Multiply this scene by the number of barangays or towns in the country and you have a system that contrasts starkly with the current system in which a single person decides how to spend over a trillion pesos. It is also very different from the still toothless “bottom-up budgeting” some have been pushing locally, one in which very miniscule amounts are at stake and community decisions are not even made binding.

Apart from empowering ordinary citizens at the grassroots, “participatory budgeting” offers potent, built-in checks against thieves. As researcher Rebecca Aber, who examined the practice in Brazil, concluded: “It was impossible for money to disappear, for contracts to be overpriced, for promises to be ignored, and for unnecessary investments to be made…” 

After all, with millions of eyes and ears vigilantly monitoring every step of the budget process and making sure not a single peso is stolen or wasted, there are fewer openings for plunder. The promise is that we will not just see where money goes, as Freedom-of-Information (FOI) Law advocates rightly demand; we will also actually have a hand in determining where it goes. 

Contesting power

To be sure, such a system is not fool-proof. The most ingenious of trapos will find ways to game it. And those who are more educated, more networked, more influential—or who simply have more free time because they don’t have to work three jobs or breastfeed their babies—can easily dominate the process.
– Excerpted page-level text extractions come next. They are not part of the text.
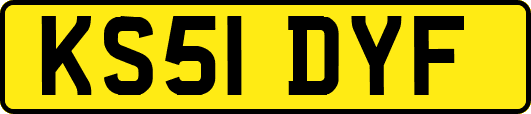 KS51 DYF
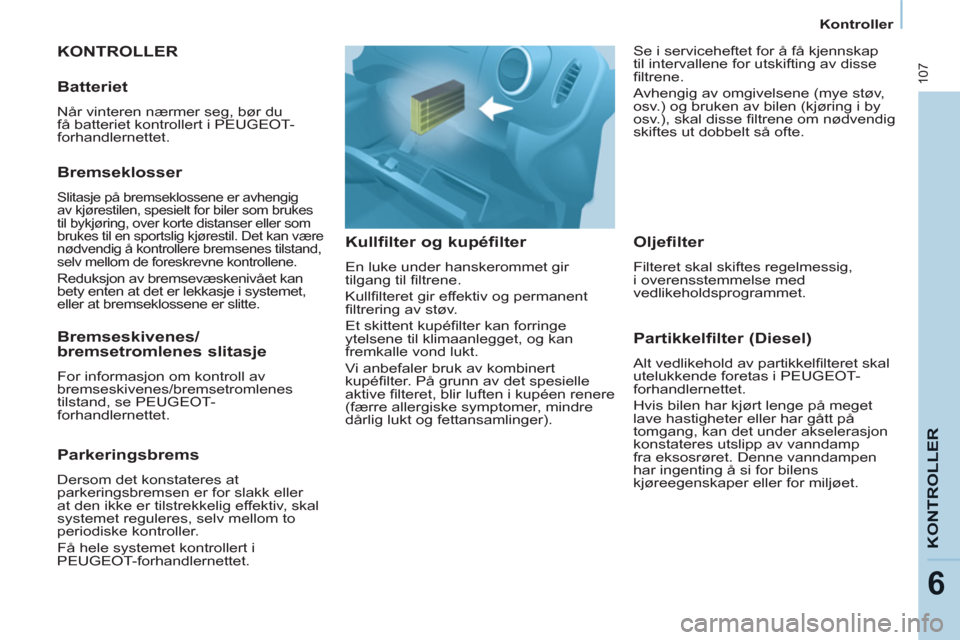 Kontroller

107

KONTROLLER

Batteriet

Når vinteren nærmer seg, bør du få batteriet kontrollert i PEUGEOT-forhandlernettet.

Bremseklosser

Slitasje på bremseklossene er avhengig av kjørestilen, spesielt for biler som brukes til bykjøring, over korte distanser eller som brukes til en sportslig kjørestil. Det kan være nødvendig å kontrollere bremsenes tilstand, selv mellom de foreskrevne kontrollene.

Reduksjon av bremsevæskenivået kan bety enten at det er lekkasje i systemet, eller at bremseklossene er slitte.

Bremseskivenes/ bremsetromlenes slitasje

For informasjon om kontroll av bremseskivenes/bremsetromlenes tilstand, se PEUGEOT-forhandlernettet.

Parkeringsbrems

Dersom det konstateres at parkeringsbremsen er for slakk eller at den ikke er tilstrekkelig effektiv, skal systemet reguleres, selv mellom to periodiske kontroller.

Få hele systemet kontrollert i PEUGEOT-forhandlernettet.

Kullfilter og kupéfilter

En luke under hanskerommet gir tilgang til filtrene.

Kullfilteret gir effektiv og permanent filtrering av støv.

Et skittent kupéfilter kan forringe ytelsene til klimaanlegget, og kan fremkalle vond lukt.

Vi anbefaler bruk av kombinert kupéfilter. På grunn av det spesielle aktive filteret, blir luften i kupéen renere (færre allergiske symptomer, mindre dårlig lukt og fettansamlinger).

Se i serviceheftet for å få kjennskap til intervallene for utskifting av disse filtrene.

Avhengig av omgivelsene (mye støv, osv.) og bruken av bilen (kjøring i by osv.), skal disse filtrene om nødvendig skiftes ut dobbelt så ofte.

Oljefilter

Filteret skal skiftes regelmessig, i overensstemmelse med vedlikeholdsprogrammet.

Partikkelfilter (Diesel)

Alt vedlikehold av partikkelfilteret skal utelukkende foretas i PEUGEOT-forhandlernettet.

Hvis bilen har kjørt lenge på meget lave hastigheter eller har gått på tomgang, kan det under akselerasjon konstateres utslipp av vanndamp fra eksosrøret. Denne vanndampen har ingenting å si for bilens kjøreegenskaper eller for miljøet.

KONTROLLER

6

carmanualsonline.info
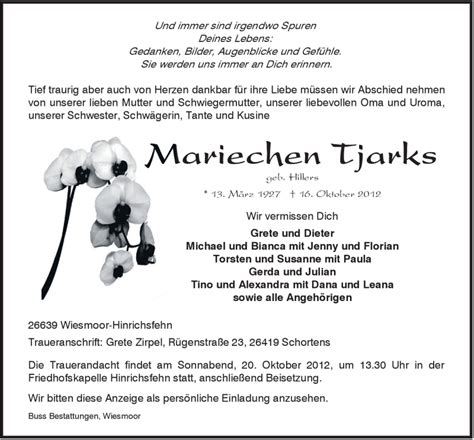 Und immer sind irgendwo Spuren
Deines Lebens:
Gedanken, Bilder, Augenblicke und Gefühle.
Sie werden uns immer an Dich erinnern.

Tief traurig aber auch von Herzen dankbar für ihre Liebe müssen wir Abschied nehmen von unserer lieben Mutter und Schwiegermutter, unserer liebevollen Oma und Uroma, unserer Schwester, Schwägerin, Tante und Kusine

Mariechen Tjarks

geb. Hillers

* 13. März 1927 † 16. Oktober 2012

Wir vermissen Dich

Grete und Dieter
Michael und Bianca mit Jenny und Florian
Torsten und Susanne mit Paula
Gerda und Julian
Tino und Alexandra mit Dana und Leana
sowie alle Angehörigen

26639 Wiesmoor-Hinrichsfehn

Traueranschrift: Grete Zirpel, Rügenstraße 23, 26419 Schortens

Die Trauerandacht findet am Sonnabend, 20. Oktober 2012, um 13.30 Uhr in der Friedhofskapelle Hinrichsfehn statt, anschließend Beisetzung.

Wir bitten diese Anzeige als persönliche Einladung anzusehen.

Buss Bestattungen, Wiesmoor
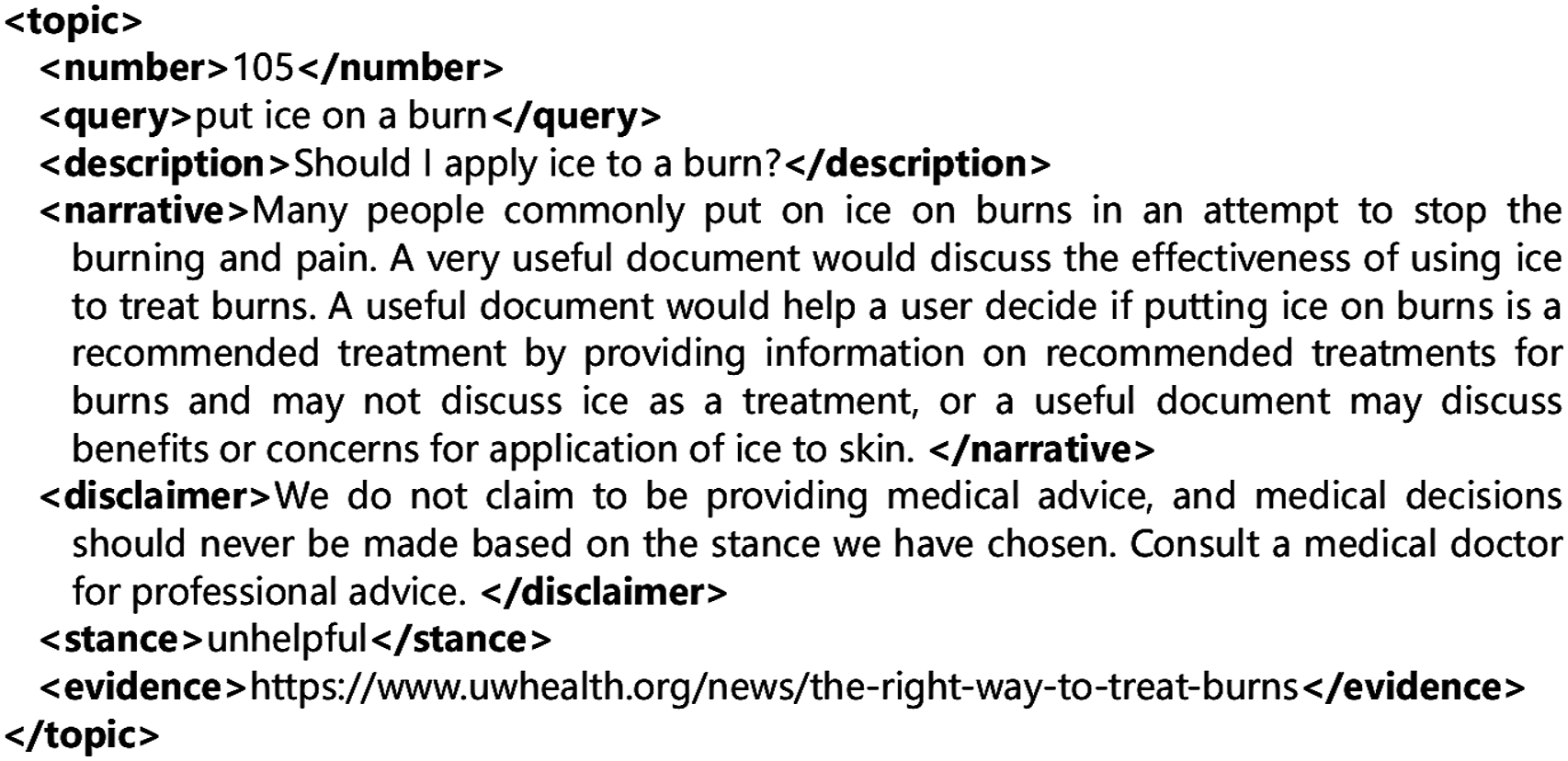 <topic>
<number>105</number>
<query>put ice on a burn</query>
<description>Should I apply ice to a burn?</description>
<narrative>Many people commonly put on ice on burns in an attempt to stop the burning and pain. A very useful document would discuss the effectiveness of using ice to treat burns. A useful document would help a user decide if putting ice on burns is a recommended treatment by providing information on recommended treatments for burns and may not discuss ice as a treatment, or a useful document may discuss benefits or concerns for application of ice to skin. </narrative>
<disclaimer>We do not claim to be providing medical advice, and medical decisions should never be made based on the stance we have chosen. Consult a medical doctor for professional advice. </disclaimer>
<stance>unhelpful</stance>
<evidence>https://www.uwhealth.org/news/the-right-way-to-treat-burns</evidence>
</topic>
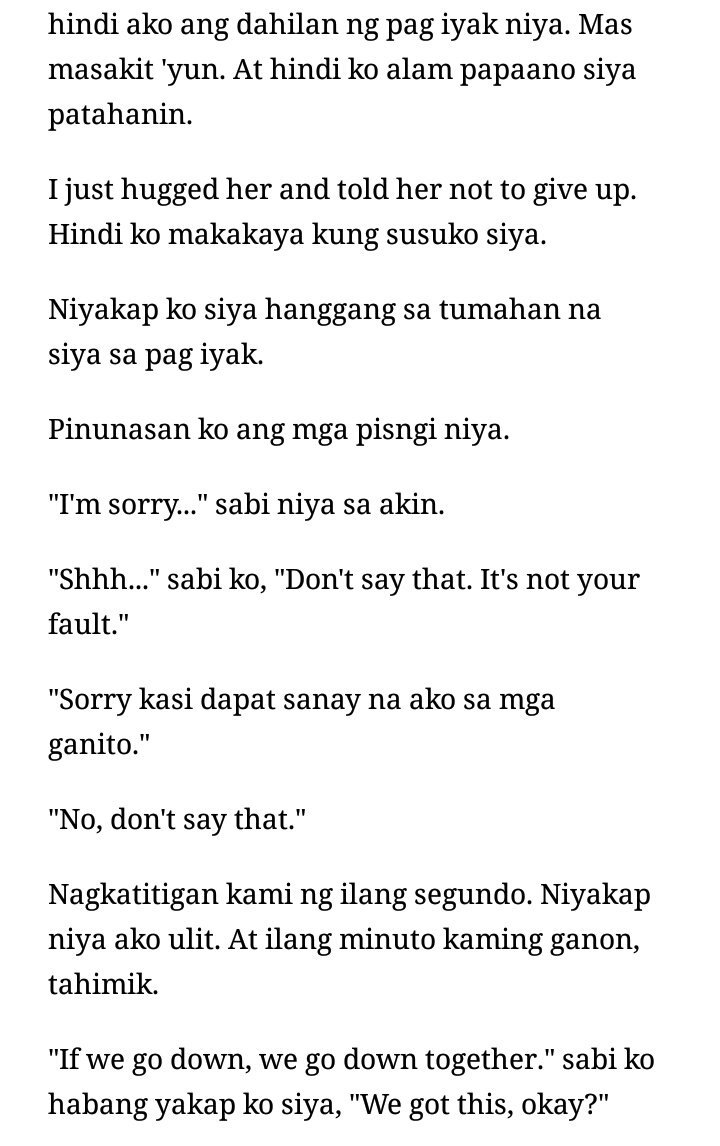 hindi ako ang dahilan ng pag iyak niya. Mas masakit 'yun. At hindi ko alam papaano siya patahanin.

I just hugged her and told her not to give up. Hindi ko makakaya kung susuko siya.

Niyakap ko siya hanggang sa tumahan na siya sa pag iyak.

Pinunasan ko ang mga pisngi niya.

"I'm sorry..." sabi niya sa akin.

"Shhh..." sabi ko, "Don't say that. It's not your fault."

"Sorry kasi dapat sanay na ako sa mga ganito."

"No, don't say that."

Nagkatitigan kami ng ilang segundo. Niyakap niya ako ulit. At ilang minuto kaming ganon, tahimik.

"If we go down, we go down together." sabi ko habang yakap ko siya, "We got this, okay?"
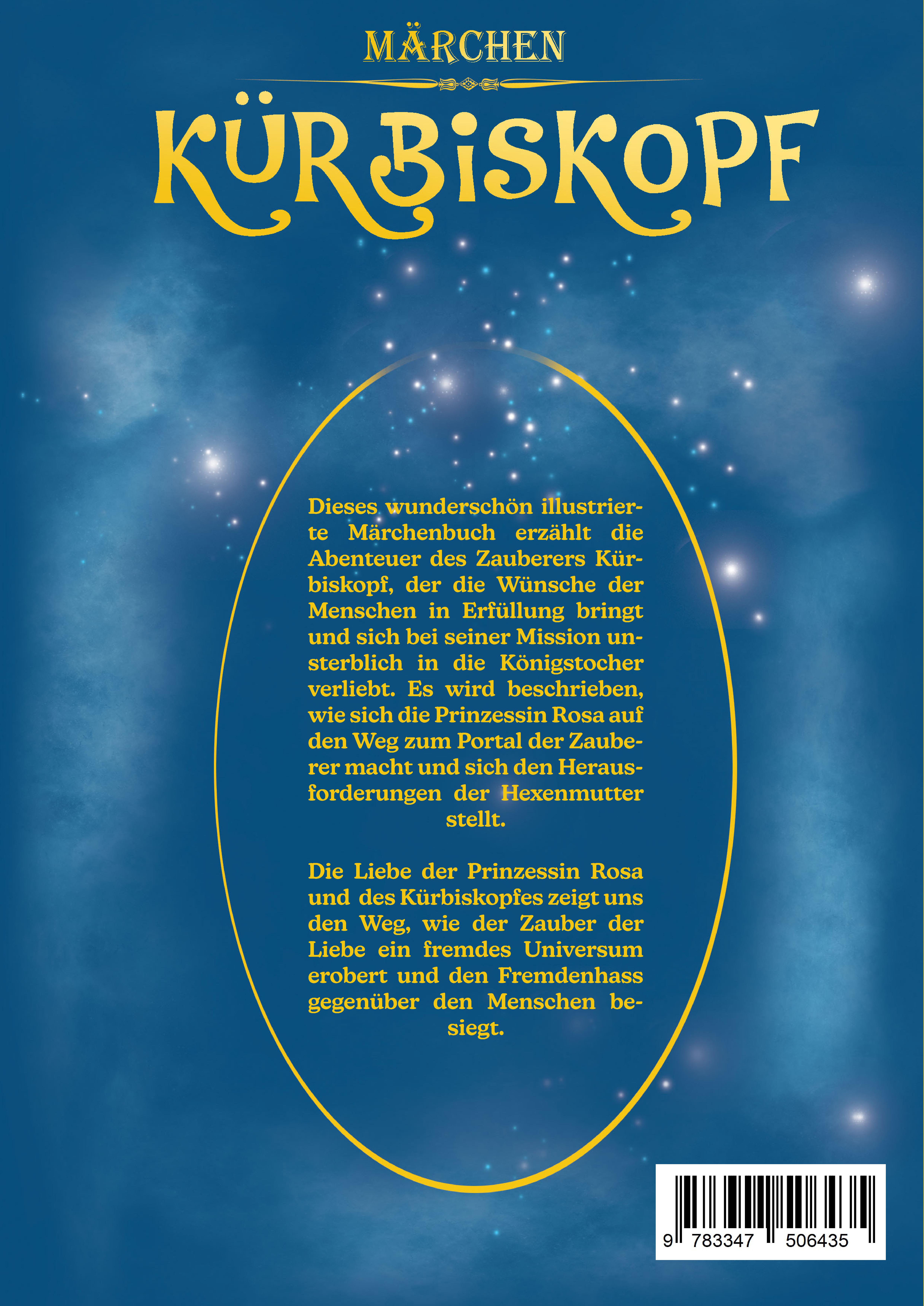 MÄRCHEN

KÜRBISKOPF

Dieses wunderschön illustrierte Märchenbuch erzählt die Abenteuer des Zauberers Kürbiskopf, der die Wünsche der Menschen in Erfüllung bringt und sich bei seiner Mission unsterblich in die Königstocher verliebt. Es wird beschrieben, wie sich die Prinzessin Rosa auf den Weg zum Portal der Zauberer macht und sich den Herausforderungen der Hexenmutter stellt.

Die Liebe der Prinzessin Rosa und des Kürbiskopfes zeigt uns den Weg, wie der Zauber der Liebe ein fremdes Universum erobert und den Fremdenhass gegenüber den Menschen besiegt.

9 783347 506435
All that, however, does not mean that participatory budgeting cannot be made better than the pork barrel system; it only goes to show that replacing the current system entails more than simply going after thieves or tinkering with laws or procedures. It requires putting in place what sociologists call the “conditions of possibility” for all people to really participate meaningfully in politics, such as education, free time, self-confidence—preconditions that entail altering existing class and gender relations.

Working to put in place those conditions, in turn, constantly call on us to refuse to be boxed by what is currently deemed “legal.” For as many of us have learned in this and previous struggles, what is legal is not always moral and what is moral is not always legal precisely because the question of legality has often been decided by power. If our alternatives can be achieved through existing laws, then we use them; if not, we advocate to change them. 

But legality should follow our vision of what is right and ideal, not the other way around. 

To be sure, how we translate that vision into actual institutions require much more open, democratic debates within and beyond the movement. Still, the fact that we are now able to have these debates about alternatives—outside the box the state wants to box us in—is a victory in itself.

But for us to achieve even bigger victories, we need to constantly connect our struggle for alternatives to the imperative of challenging power. For it is those with power, in the end, who seek to constrict our imagination, and it is those in power, in the end, who are blocking the alternatives that we imagine. – Rappler.com

The author is a PhD student in Sociology who has joined Kilusang KonTRAPOrk and the Scrap Pork Network. His views do not necessarily reflect said networks’ positions.